Ce qui toutefois est remarquable, c'est le courage avec lequel les chrétiens - en Egypte, au Pakistan, dans les Balkans, et même en Irak - continuent de chercher à travailler aux côtés de leurs voisins non chrétiens. Il ne s'agit pas de l' atmosphère de « dialogue » que l'on peut rencontrer en Occident ou dans le cadre confortable de conférences internationales ; c'est la construction et la reconstruction douloureuse de la confiance dans un cadre extrêmement dangereux et complexe. Ce n 'est qu'assez rarement que, dans ce genre de situation, les chrétiens ont réagi en contre-attaquant ou en se retirant totalement. Ils continuent de chercher comment eux-mêmes et les personnes appartenant à d'autres convictions peuvent être des concitoyens. C'est dans ce type de contexte, me semble-t-il, que l'on voit le mieux ce que signifie payer le prix de la fidélité, être à la place de Jésus, c'est à dire supporter les tensions voire les horreurs du rejet, tout en continuant de parler de partage et d'accueil. Nous voyons là ce que signifie modeler une humanité nouvelle ; et il y a de bonnes raisons de penser qu'une telle esquisse pourrait faire école, qu'elle pourrait ouvrir des possibilités à toute une culture. Ce n'est pas seulement une question de patience dans la souffrance. Cela impose également aux chrétiens la charge de s'adresser aux aspects d'une culture non chrétienne qui sont profondément ambigus - là où l'atmosphère est telle que la dignité humaine, le statut de la femme, le respect du droit et autres priorités semblables ne bénéficient pas de la considération qui leur revient. Il se peut que le fait d'en rendre témoignage augmente les attaques auxquelles les chrétiens sont soumis et que cela les marginalise, mais cela fait partie de l'identité à laquelle nous voulons tous rester attachés avec intégrité. Encore une fois, lorsque ces situations se présentent, il faut que nous trouvions tous des moyens de concrétiser notre solidarité avec les croyants qui sont en situation minoritaire.
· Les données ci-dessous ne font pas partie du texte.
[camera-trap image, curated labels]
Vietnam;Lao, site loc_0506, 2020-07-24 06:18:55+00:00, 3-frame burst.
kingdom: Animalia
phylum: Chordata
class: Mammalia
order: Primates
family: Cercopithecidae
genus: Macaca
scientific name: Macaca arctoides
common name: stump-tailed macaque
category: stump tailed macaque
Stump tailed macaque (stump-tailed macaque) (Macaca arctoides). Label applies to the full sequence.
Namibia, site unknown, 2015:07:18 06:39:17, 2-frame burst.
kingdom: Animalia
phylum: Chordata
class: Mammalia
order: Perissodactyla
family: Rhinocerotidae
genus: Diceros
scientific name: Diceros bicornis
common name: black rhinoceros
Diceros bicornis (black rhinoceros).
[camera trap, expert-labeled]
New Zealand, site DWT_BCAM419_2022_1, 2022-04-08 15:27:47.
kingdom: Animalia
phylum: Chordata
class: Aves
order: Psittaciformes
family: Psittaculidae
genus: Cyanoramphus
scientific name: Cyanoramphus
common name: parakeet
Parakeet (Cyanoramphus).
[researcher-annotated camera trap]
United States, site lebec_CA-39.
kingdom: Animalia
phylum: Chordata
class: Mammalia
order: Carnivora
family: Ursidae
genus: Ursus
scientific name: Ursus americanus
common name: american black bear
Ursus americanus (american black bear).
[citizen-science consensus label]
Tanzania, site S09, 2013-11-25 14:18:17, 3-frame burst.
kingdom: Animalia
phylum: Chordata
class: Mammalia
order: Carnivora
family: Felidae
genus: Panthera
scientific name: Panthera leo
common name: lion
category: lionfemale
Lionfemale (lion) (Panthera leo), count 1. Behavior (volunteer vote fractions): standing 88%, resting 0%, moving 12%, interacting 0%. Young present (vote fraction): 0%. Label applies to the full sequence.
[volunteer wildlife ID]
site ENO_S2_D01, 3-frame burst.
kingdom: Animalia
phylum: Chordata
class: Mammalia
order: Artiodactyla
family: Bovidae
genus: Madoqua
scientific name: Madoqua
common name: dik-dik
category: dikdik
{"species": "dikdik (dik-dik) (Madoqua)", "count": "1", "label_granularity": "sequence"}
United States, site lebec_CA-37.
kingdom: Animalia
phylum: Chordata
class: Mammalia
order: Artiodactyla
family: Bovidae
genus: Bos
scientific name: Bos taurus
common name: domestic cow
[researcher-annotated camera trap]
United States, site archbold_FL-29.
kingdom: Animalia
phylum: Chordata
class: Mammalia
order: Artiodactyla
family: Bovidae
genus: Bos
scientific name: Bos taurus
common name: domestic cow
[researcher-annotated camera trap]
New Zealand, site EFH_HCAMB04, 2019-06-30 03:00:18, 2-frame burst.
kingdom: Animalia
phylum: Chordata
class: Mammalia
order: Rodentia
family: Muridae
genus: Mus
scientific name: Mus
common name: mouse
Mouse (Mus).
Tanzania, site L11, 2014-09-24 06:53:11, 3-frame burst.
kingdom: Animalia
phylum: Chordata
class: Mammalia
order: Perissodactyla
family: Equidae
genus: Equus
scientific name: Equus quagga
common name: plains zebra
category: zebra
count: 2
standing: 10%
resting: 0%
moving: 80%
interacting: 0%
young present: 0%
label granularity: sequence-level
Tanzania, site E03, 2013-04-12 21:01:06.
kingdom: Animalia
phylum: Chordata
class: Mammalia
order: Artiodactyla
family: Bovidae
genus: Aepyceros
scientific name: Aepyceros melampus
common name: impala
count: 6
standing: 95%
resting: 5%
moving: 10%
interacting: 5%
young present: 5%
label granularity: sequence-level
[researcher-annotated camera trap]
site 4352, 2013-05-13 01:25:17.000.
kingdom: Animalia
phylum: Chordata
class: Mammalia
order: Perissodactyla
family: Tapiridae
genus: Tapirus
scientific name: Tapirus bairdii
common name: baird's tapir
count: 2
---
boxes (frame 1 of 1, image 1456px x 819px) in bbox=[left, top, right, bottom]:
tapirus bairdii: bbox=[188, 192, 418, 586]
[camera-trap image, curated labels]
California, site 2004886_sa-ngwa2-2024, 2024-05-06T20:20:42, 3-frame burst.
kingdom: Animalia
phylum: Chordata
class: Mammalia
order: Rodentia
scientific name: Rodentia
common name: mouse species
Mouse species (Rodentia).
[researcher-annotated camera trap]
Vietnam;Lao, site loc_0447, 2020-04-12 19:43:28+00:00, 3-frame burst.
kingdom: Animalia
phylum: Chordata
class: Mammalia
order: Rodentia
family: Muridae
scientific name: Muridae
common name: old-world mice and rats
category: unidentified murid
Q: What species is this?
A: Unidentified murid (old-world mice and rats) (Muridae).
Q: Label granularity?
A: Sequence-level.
La question de l'identité chrétienne dans un monde caractérisé par des points de vue et des convictions pluralistes ne saurait trouver une réponse dans des clichés évoquant la coexistence tolérante d'opinions différentes. Ce serait plutôt que la nature de notre conviction de chrétiens nous place irrévocablement en un certain lieu, à la fois plein de promesses et de risques, un lieu où nous sommes appelés à faire preuve d'un engagement absolu envers le Dieu révélé en Jésus Christ, ainsi qu'envers tous ceux à qui s'adresse son invitation. C'est notre identité même qui nous pousse à cette double fidélité active. Nous n'avons pas vocation à gagner des concours ou des débats en faveur de notre « produit » dans une quelconque foire religieuse. Si, comme le dit Olivier Clément, nous devons mener notre dialogue au-delà des idéologies, il nous faut être prêts à témoigner, par la vie et par la parole, de ce que permet le fait de se trouver à la place de Jésus, celui qui a reçu l'onction - « nos raisons de vivre, d'aimer moins mal et de mourir moins mal » (Clément, Anachroniques, p. 307). « Identifiez-vous ! » C'est ce que nous faisons en rendant grâce dans la prière pour le lieu où nous sommes et en vivant fidèlement là où Dieu, en Jésus, nous a placés, afin que le monde voie la profondeur et le prix de la fidélité qui est celle de Dieu lui-même envers le monde qu'il a créé.